Meanwhile, @MikeDvorskiy, thought about refactoring the whole test system and this issue was a motivation. Perhaps, he might also comment and suggest a better solution if he knows any.

danhoeflinger commented 1 week ago

2. What is a motivation to preserve the backend type names in the tests? I suppose it might be removed as non-necessary now.

I too am confused by our redundancy here of sycl_iterator_* vs other tests for the same algorithms (sycl_iterator_sort.pass vs sort.pass for example).

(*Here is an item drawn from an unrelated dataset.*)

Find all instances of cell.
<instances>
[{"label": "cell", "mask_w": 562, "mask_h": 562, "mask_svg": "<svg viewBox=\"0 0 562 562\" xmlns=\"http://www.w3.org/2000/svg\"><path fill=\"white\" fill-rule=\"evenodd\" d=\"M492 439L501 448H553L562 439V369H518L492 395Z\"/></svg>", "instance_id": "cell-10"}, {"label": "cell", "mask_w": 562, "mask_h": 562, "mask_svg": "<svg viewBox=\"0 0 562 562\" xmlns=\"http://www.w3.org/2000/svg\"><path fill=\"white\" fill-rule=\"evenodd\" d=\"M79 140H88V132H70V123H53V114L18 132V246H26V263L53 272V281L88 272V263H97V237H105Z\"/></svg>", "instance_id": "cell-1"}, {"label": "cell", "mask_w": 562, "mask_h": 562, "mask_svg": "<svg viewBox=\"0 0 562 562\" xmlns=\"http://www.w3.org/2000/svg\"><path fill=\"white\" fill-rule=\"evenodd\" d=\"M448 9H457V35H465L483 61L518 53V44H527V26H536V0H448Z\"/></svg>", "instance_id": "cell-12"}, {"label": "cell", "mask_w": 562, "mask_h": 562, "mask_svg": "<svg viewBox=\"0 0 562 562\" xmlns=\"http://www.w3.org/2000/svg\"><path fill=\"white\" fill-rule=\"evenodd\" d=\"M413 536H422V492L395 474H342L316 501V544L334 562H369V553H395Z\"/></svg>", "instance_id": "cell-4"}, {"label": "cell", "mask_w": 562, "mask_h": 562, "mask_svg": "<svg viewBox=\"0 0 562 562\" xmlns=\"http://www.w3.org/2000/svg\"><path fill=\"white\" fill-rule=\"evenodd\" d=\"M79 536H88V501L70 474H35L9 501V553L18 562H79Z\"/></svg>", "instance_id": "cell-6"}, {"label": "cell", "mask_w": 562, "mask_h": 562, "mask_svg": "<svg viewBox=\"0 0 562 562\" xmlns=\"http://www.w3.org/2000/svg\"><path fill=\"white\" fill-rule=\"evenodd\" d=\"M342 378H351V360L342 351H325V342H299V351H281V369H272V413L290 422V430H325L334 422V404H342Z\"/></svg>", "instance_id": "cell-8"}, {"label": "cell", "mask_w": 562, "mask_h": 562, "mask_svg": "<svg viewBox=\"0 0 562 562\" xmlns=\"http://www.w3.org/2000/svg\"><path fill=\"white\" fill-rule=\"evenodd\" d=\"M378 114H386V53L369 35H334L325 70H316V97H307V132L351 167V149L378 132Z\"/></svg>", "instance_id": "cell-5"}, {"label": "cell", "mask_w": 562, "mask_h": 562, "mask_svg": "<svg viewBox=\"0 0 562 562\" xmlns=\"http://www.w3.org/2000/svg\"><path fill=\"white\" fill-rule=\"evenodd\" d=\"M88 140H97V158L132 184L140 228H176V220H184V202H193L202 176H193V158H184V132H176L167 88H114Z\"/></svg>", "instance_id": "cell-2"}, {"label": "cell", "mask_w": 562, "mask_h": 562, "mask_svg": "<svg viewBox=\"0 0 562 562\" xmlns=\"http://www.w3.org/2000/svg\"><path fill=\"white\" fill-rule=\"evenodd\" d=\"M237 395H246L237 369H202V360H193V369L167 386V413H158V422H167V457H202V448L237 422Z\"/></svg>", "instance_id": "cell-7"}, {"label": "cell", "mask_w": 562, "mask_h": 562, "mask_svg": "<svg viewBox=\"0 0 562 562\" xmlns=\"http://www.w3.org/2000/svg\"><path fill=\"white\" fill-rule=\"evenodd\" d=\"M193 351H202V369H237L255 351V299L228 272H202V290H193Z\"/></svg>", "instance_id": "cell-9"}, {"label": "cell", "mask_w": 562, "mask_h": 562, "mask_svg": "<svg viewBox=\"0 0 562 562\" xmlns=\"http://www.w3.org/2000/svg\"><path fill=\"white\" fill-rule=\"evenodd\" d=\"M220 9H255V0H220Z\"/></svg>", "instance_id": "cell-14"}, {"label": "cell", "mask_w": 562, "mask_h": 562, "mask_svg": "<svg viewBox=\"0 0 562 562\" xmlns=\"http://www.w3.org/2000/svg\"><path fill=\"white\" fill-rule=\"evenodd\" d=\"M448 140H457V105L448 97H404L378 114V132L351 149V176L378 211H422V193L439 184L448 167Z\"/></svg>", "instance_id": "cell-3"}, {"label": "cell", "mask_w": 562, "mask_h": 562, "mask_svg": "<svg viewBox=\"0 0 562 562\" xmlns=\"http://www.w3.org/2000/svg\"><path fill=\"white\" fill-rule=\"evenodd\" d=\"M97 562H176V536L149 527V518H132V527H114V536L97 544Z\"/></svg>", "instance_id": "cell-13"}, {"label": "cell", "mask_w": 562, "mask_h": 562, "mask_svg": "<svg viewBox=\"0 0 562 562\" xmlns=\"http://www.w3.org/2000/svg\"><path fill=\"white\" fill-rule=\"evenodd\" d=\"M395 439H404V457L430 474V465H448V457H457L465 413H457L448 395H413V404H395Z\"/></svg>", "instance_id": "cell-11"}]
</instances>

I believe sycl_iterator_ is meant to describe the data type rather than the backend type (although in this case one implies the other inherently). These tests use sycl::buffer and oneapi::dpl::begin and oneapi::dpl::end to test sycl_iterator inputs to these algorithms. It should be mentioned that they also test USM data inputs both shared and device. I know we use sycl_iterator_* tests to be a skeleton crew test for dpcpp backends in per-commit CI and validation, to provide decent coverage without calling all tests. If we were to reorganize these tests, we would need another system to provide that. It could be done, but would require work.

Now that we have the input_data_sweep_* tests which isolate our input data processing for combinations of input types including sycl_iterator, usm, etc. and different combinations of those base types wrapped in our iterator types, I do wonder how important it is to have coverage for each algorithm to be tested with multiple input data types. I'm not necessarily arguing to remove large chunks of coverage, but it is worth considering as we think about such large changes to the tests.

Edit: In theory, the input_data_sweep_ tests check read and write ability for a large sweep of possible inputs to sycl kernels. That set of tests should allow us to be more confident that if data of one input type functions in a pattern / API, then other valid input types to oneDPL would function equivalently, and we don't need to test every pattern with every base data type.

SergeyKopienko commented 1 week ago

2. What is a motivation to preserve the backend type names in the tests? I suppose it might be removed as non-necessary now.

@dmitriy-sobolev C

2. What is a motivation to preserve the backend type names in the tests? I suppose it might be removed as non-necessary now.

All new test files has been renamed: now their names are shortly.

julianmi commented 3 days ago

I think the main issue motivating this PR was the test timeouts observed in https://github.com/oneapi-src/oneDPL/pull/1653. These had nothing to do with the test setup but was a bug introduced in the patch. This was addressed in https://github.com/oneapi-src/oneDPL/pull/1667. Thus, I think we can close this PR.

I agree with @danhoeflinger that we might want an offline discussion about restructuring our per-commit CI tests.

SergeyKopienko commented 3 days ago

@timmiesmith is this PR not required anymore for us?